As Kinshasa goes, in other words, so goes the church.

One footnote: In recent years, it has become fashionable to dismiss French-speaking Catholicism as largely a spent force, despite the impressive character of some its leadership, such as Cardinals Godfried Danneels in Brussels and Jean-Marie Lustiger in Paris. Both France and Belgium have low Mass attendance rates, with 50 percent of the French reporting that they never attend religious services at all. A majority of the French, 51 percent, say they don’t even believe in God.

The rise of the Democratic Republic of Congo in global Catholic affairs, however, may give French-speaking Catholicism a new lease on life, in the same way that Brazil has long provided Portuguese bishops, theologians and lay activists with a disproportionate echo in the global church.

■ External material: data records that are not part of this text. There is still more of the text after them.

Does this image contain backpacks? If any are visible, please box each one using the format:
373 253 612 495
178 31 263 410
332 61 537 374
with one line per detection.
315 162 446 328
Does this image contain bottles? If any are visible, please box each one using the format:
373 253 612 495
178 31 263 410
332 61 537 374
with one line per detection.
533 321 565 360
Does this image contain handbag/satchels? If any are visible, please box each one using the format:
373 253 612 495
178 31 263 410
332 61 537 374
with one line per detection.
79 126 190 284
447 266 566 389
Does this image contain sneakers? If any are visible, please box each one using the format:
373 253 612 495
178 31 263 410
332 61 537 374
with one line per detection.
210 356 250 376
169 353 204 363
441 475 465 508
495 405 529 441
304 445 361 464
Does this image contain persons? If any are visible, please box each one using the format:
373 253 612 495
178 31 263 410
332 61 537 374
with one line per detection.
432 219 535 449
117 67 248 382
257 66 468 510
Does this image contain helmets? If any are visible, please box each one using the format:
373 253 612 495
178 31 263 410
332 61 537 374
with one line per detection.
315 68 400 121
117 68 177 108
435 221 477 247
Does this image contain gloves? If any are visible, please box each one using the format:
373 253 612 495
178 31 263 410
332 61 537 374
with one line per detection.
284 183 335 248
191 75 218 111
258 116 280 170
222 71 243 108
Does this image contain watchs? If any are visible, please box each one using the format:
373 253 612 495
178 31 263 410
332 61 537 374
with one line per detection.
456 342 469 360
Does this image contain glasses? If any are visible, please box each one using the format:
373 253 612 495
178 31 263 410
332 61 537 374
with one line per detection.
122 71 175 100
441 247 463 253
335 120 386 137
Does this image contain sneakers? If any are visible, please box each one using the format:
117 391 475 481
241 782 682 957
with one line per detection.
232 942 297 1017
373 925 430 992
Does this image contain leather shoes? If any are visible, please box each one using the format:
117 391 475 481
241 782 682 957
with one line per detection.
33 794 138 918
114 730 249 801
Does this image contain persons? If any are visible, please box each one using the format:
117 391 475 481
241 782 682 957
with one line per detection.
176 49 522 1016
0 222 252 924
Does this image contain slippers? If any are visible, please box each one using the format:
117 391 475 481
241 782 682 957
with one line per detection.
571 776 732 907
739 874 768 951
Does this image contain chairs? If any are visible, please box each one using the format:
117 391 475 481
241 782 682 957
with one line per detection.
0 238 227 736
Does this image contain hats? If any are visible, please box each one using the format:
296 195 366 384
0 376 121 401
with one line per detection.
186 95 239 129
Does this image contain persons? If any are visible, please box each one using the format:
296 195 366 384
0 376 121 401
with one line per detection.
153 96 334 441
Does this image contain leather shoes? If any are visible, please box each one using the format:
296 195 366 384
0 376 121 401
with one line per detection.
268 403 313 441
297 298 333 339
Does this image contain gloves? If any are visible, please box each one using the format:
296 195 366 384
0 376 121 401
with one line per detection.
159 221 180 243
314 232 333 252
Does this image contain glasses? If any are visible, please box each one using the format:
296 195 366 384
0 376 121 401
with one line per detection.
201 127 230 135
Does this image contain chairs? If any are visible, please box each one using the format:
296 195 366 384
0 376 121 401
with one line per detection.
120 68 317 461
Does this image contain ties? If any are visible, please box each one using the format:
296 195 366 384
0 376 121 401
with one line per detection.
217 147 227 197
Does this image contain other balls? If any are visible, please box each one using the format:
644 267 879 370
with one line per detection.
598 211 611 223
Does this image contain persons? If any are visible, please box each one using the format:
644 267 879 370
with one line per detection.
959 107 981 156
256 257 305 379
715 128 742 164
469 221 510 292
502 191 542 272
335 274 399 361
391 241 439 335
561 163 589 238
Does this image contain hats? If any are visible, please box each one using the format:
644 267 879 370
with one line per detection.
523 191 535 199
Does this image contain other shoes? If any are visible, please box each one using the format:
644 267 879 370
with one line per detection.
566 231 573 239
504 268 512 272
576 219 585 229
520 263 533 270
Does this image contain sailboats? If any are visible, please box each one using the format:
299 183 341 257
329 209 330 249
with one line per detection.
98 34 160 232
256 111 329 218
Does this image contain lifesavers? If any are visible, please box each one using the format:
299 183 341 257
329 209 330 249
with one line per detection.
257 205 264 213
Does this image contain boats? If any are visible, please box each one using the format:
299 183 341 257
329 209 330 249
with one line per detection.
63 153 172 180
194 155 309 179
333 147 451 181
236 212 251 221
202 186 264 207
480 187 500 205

French-speaking Congolese clergy and lay leaders naturally see France and Belgium as points of reference, reading the theological literature produced in French, inviting French-speaking Catholic VIPs to give lectures and host symposia, and otherwise regarding the French and the Belgians as primary sources of Catholic culture.

In that light, French-speaking Catholicism may have a future in the 21st century after all.

In the same spirit, it’s worth noting that by 2050, Uganda and Nigeria both will have grabbed spots on the Catholic “Top Ten” list, meaning that in 43 years four of the ten largest Catholic nations in the world will have English as a dominant language, as opposed to just two today. (In both cases, that’s including the Philippines). English is already the language of economic and cultural globalization, and increasingly it will become the language of ecclesiastical globalization as well.